Dans un message publié sur le réseau social X, Karzai a affirmé que les difficultés sécuritaires actuelles du Pakistan sont le résultat direct de politiques menées depuis plusieurs décennies.
« La situation actuelle et les problèmes de sécurité du Pakistan sont la conséquence de son soutien à l’extrémisme et de son utilisation comme instrument de politique étrangère pour poursuivre des objectifs hostiles contre l’Afghanistan au cours des quatre dernières décennies », a-t-il écrit.
Selon l’ancien chef d’État, cette stratégie a contribué à l’instabilité chronique de l’Afghanistan et provoqué d’importantes pertes humaines à travers le pays. Il a également souligné que les conséquences de ces politiques dépassent désormais les frontières afghanes et affectent l’ensemble de la région.
Karzai a toutefois remercié les pays européens et l’Union européenne pour leur aide humanitaire à l’Afghanistan. Il a appelé les responsables européens à prendre en compte ce qu’il qualifie de « véritables racines » de l’insécurité régionale ainsi que le rôle des acteurs extérieurs dans l’analyse des crises actuelles.
Ses déclarations interviennent après les propos de Kaja Kallas, haute représentante de l’Union européenne pour les affaires étrangères, lors d’une réunion conjointe avec le ministre pakistanais des Affaires étrangères. Elle a estimé que les affrontements récents entre le Pakistan et les Taliban avaient aggravé les risques humanitaires et accru les menaces de déstabilisation et d’extrémisme dans la région.
« Le Pakistan a le droit de défendre son territoire et sa population conformément au droit international, mais dans cette situation, le dialogue, et non les frappes aériennes, constitue la meilleure voie pour réduire les tensions et sortir de la crise », a déclaré Kallas.
Ces remarques ont été formulées lors du huitième Dialogue stratégique entre l’Union européenne et le Pakistan à Islamabad, où la situation en Afghanistan et la sécurité régionale figuraient parmi les principaux sujets de discussion.
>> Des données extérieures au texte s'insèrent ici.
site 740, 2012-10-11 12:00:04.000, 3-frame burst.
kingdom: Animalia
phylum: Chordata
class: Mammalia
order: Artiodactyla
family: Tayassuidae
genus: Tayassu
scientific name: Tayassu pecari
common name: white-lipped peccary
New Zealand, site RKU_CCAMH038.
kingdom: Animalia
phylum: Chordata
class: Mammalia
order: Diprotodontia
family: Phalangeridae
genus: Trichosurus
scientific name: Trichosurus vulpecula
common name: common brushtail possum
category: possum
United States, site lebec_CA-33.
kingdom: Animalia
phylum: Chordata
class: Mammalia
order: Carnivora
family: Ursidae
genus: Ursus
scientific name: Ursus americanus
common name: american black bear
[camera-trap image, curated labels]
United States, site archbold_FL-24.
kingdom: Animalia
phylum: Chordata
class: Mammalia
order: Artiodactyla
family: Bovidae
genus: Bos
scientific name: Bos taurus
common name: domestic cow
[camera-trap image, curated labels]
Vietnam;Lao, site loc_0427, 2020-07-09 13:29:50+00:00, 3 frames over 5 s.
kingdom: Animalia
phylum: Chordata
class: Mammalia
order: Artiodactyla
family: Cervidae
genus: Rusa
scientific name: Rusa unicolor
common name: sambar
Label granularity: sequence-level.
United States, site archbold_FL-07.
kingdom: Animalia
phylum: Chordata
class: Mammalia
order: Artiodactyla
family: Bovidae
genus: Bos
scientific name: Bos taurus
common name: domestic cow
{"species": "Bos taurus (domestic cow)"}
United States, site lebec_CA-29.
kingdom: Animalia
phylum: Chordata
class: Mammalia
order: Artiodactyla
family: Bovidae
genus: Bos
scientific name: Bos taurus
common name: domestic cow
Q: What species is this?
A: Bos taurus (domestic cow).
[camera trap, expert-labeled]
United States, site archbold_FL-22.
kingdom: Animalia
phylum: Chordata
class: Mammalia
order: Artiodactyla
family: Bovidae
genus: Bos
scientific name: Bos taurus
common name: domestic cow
Dans une autre partie de son message, Karzai a rappelé que les relations entre l’Afghanistan et l’Europe ont été, selon lui, « amicales et constructives » pendant plus d’un siècle.
Au-delà de l’échange diplomatique, cette prise de position met en lumière un débat plus large sur les causes profondes de l’instabilité en Afghanistan et dans la région. Alors que les responsables européens se concentrent sur les défis sécuritaires actuels, Karzai cherche à replacer la discussion dans une perspective historique, en attribuant une part importante des crises régionales aux politiques menées par Islamabad au cours des dernières décennies.
L’enjeu dépasse aujourd’hui les relations entre Kaboul et Islamabad. Les divergences d’analyse sur l’origine de l’extrémisme pourraient influencer les futures approches diplomatiques de l’Union européenne envers l’Afghanistan, le Pakistan et la sécurité de l’Asie du Sud.